What is Svelte?
Here are a few apps that use Svelte for their front end – The New York Times, Square, Chess.com and IBM.
What distinguishes it from other frameworks such as React, Angular and Vue?
No virtual DOM (Document Object Model)
Most frameworks (such as React and Vue) use virtual DOM to manage the real DOM, i.e., state driven UI (user interface) development. It means there is a usage of a set of inter-dependent libraries that make the system a bit more complicated and complex. This causes overhead not only in terms of compiling more code but also memory requirements.
No Runtime System
Since Svelte is a compiler, there is no need to have a runtime system that needs to be downloaded in the browser to run the app effectively. This implies that the browser has to download less code and run smaller executables to run the app.
What Svelte is not, (yet)
Svelte is not yet a fully developed framework (yet). What I mean by it is that it is a relatively new framework, its first version was released at the end of 2016. As a result, it is not as mature in terms of providing support for advanced features and having standard libraries for complex UI workflows compared to other relatively older and mature frameworks such as React and Angular. In essence, this implies that during the stages of growth of the product app, at some point a more mature framework will need to be employed in order to guarantee reliability and stability at scale.

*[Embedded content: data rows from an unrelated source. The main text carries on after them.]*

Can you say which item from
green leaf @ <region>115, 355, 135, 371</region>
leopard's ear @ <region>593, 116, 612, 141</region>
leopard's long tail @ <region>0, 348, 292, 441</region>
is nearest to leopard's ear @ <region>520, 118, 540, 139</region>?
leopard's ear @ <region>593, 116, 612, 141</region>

That being said, the Svelte community has been working on Sveltekit as a holistic framework that will address almost all (if not all) of these issues.
How does it compare to other frameworks?
We answer this question by highlighting some primary advantages of Svelte over others.
For common tasks such as:
- Create rows,
- Replace all rows,
- Partial update,
- Select rows,
- Swap rows,
- Remove row,
- Create many rows,
- Append rows to large table,
- Clear rows,
Vue (score – 1.17) outperforms Svelte (score – 1.19) by a small margin, but Svelte outperforms both React and Angular (scores – 1.27 for both). The scores are in milliseconds and denote the duration to complete the tasks.

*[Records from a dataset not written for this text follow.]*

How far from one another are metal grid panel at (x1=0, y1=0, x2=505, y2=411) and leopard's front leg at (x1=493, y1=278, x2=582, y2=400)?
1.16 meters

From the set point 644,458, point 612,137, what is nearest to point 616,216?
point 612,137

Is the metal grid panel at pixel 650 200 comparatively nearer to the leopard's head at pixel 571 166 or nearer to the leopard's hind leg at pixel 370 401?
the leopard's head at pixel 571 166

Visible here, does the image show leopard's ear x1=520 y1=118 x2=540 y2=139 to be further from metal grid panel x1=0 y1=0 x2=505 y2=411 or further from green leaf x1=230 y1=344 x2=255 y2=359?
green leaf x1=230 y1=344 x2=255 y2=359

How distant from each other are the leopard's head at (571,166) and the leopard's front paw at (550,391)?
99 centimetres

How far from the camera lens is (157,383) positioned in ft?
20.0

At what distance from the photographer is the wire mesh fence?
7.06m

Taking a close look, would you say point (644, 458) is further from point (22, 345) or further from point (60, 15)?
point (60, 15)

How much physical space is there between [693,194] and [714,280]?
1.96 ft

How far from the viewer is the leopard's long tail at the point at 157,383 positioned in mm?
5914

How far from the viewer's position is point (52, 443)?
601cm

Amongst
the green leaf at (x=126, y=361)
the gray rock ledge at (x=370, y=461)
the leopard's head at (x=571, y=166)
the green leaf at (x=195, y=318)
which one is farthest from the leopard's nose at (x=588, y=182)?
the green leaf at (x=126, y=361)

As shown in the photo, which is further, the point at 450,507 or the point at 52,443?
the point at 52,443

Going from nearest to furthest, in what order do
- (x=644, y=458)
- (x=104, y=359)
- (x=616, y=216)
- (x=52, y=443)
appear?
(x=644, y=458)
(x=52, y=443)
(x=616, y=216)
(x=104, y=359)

Similarly the memory requirement for the following tasks:
- Ready memory,
- Run memory,
- Update each kth row for n rows,
- Replace large number of rows,
- creating/clearing large number of rows,
Svelte (score – 2.2) outperformed Vue (score – 2.7), React (score – 2.8) and Angular (score – 6). The scores are in MBs of storage units.
Svelte achieves the above performance results as it compiles the code into highly optimized js executables – as a result it uses less memory. Furthermore, as highlighted before, Svelte uses no virtual DOM and the change in states are not used to update the DOM – and this is where the speed comes from.

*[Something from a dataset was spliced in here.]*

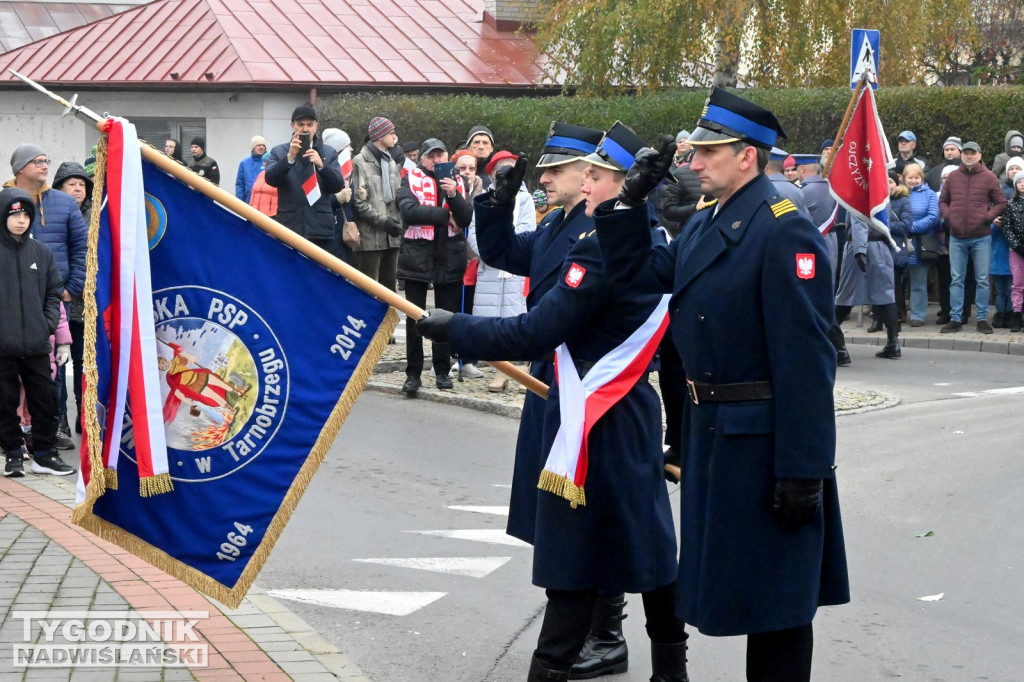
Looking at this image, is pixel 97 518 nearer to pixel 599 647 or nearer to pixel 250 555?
pixel 250 555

Ease of building with Svelte
Less code to achieve a task
As the inventor of Svelte, Richard Harris, pointed out, in Svelte one needs on average 40% less code to implement a component or a feature. This is due to the fact that Svelte is designed for making things easier for developers and having no virtual DOM removes the need to write a lot of boilerplate code.
Svelte has not only proven to be simple to learn but it also comes with a small footprint and quick start capabilities. It is solidifying its position as a great candidate for quick MVPs and smaller apps. At the same, since it is still a young project it does not yet provide all the solutions that are needed for apps that need to perform at scale. In spite of this limitation, Svelte is a good option for founders and teams looking to get their products out into the hands of the customers quickly.